Records from a data collection
:::
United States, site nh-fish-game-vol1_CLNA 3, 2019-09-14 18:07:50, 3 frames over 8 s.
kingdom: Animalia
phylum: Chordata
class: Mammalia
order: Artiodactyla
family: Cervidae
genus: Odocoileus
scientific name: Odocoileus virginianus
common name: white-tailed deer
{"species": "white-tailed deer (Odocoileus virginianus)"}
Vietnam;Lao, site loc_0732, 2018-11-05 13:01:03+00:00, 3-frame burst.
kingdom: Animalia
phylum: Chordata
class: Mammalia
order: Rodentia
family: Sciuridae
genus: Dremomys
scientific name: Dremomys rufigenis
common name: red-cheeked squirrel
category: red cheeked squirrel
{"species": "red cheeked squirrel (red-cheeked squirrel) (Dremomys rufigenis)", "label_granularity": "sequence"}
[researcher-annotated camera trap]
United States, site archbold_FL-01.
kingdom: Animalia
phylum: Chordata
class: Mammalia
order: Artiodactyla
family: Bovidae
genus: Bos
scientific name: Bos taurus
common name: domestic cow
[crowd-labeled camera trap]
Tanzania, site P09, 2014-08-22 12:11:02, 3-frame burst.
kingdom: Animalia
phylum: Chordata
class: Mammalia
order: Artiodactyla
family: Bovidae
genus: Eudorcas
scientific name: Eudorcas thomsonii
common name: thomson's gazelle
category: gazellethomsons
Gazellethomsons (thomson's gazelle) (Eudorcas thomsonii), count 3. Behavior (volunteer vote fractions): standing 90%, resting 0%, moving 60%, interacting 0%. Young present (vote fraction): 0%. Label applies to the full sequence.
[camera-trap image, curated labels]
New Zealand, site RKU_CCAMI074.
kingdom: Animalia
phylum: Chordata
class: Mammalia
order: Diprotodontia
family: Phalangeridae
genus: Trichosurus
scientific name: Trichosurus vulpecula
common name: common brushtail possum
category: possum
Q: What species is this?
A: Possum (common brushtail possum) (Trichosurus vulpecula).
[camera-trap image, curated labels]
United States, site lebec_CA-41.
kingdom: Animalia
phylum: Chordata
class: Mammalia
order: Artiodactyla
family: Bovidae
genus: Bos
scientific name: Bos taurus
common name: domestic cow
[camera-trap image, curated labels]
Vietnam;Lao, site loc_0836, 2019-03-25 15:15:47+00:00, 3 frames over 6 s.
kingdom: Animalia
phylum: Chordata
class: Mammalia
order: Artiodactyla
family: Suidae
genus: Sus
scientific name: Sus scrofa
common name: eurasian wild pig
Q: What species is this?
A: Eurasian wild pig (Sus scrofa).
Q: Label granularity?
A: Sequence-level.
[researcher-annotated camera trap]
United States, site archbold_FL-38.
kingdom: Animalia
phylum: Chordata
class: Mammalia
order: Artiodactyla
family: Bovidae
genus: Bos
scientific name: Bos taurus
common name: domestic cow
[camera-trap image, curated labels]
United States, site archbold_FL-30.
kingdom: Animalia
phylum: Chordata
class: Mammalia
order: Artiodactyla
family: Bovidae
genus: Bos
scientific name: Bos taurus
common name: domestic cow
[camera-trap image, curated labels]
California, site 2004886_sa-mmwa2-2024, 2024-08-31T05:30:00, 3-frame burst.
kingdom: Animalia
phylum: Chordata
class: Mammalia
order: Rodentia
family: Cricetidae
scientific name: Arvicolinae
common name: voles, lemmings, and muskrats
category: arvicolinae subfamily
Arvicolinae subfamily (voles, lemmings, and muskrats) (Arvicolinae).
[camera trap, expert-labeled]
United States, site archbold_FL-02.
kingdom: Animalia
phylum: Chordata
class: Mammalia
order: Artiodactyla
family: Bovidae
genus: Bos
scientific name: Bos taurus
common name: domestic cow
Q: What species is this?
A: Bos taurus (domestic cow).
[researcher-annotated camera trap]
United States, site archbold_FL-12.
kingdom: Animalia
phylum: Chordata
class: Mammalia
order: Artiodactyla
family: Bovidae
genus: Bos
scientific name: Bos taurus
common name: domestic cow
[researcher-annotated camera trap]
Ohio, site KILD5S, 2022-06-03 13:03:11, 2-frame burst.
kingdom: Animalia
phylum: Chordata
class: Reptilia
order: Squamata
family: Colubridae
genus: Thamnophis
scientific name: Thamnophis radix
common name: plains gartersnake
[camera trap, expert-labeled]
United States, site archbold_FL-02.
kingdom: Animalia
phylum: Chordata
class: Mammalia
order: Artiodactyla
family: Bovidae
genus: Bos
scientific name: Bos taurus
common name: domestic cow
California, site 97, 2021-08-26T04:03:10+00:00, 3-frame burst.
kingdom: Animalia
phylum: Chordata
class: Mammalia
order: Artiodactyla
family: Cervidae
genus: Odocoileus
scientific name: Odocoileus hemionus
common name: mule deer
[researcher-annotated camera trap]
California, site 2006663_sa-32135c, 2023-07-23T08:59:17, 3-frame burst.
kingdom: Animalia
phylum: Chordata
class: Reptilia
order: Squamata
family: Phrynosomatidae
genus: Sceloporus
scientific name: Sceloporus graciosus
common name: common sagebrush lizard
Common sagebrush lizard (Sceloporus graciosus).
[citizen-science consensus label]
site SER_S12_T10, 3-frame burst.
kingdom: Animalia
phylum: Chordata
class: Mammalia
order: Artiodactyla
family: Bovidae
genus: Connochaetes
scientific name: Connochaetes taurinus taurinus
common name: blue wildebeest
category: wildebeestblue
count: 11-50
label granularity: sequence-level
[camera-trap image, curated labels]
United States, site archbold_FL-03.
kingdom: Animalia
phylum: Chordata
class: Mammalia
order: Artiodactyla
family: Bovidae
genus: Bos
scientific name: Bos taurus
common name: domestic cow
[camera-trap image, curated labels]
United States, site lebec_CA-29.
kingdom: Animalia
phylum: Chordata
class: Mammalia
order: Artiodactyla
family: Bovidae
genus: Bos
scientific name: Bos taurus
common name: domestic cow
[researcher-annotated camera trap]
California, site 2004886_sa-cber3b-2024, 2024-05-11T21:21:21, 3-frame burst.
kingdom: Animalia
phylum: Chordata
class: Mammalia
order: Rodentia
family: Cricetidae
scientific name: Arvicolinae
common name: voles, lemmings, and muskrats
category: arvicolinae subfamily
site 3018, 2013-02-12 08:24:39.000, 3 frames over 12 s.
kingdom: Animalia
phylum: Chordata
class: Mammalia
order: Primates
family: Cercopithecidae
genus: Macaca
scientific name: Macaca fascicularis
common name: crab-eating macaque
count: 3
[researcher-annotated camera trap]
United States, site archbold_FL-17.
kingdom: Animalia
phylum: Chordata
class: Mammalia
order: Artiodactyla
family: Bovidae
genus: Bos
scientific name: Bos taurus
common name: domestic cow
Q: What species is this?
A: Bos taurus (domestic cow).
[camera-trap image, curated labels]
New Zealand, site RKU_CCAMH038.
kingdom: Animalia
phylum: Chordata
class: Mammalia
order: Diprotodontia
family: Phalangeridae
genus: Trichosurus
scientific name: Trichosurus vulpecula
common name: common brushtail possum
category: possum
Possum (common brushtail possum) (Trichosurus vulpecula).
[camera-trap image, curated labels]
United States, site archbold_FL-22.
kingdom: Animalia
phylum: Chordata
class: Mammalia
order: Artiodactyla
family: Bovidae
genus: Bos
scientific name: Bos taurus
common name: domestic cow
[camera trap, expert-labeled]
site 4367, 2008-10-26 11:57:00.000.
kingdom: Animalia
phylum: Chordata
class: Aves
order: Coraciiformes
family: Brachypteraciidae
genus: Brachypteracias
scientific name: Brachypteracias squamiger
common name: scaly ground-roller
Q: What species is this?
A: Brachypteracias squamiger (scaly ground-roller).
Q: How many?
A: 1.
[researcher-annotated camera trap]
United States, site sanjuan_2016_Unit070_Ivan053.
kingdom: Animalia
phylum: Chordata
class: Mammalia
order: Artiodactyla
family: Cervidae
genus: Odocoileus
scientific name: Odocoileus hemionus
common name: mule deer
:::
_What is needed_
Your reply must contain exactly the lines from the first line of the data through the line holding "family: Sciuridae", and nothing more.

_Response_
United States, site nh-fish-game-vol1_CLNA 3, 2019-09-14 18:07:50, 3 frames over 8 s.
kingdom: Animalia
phylum: Chordata
class: Mammalia
order: Artiodactyla
family: Cervidae
genus: Odocoileus
scientific name: Odocoileus virginianus
common name: white-tailed deer
{"species": "white-tailed deer (Odocoileus virginianus)"}
Vietnam;Lao, site loc_0732, 2018-11-05 13:01:03+00:00, 3-frame burst.
kingdom: Animalia
phylum: Chordata
class: Mammalia
order: Rodentia
family: Sciuridae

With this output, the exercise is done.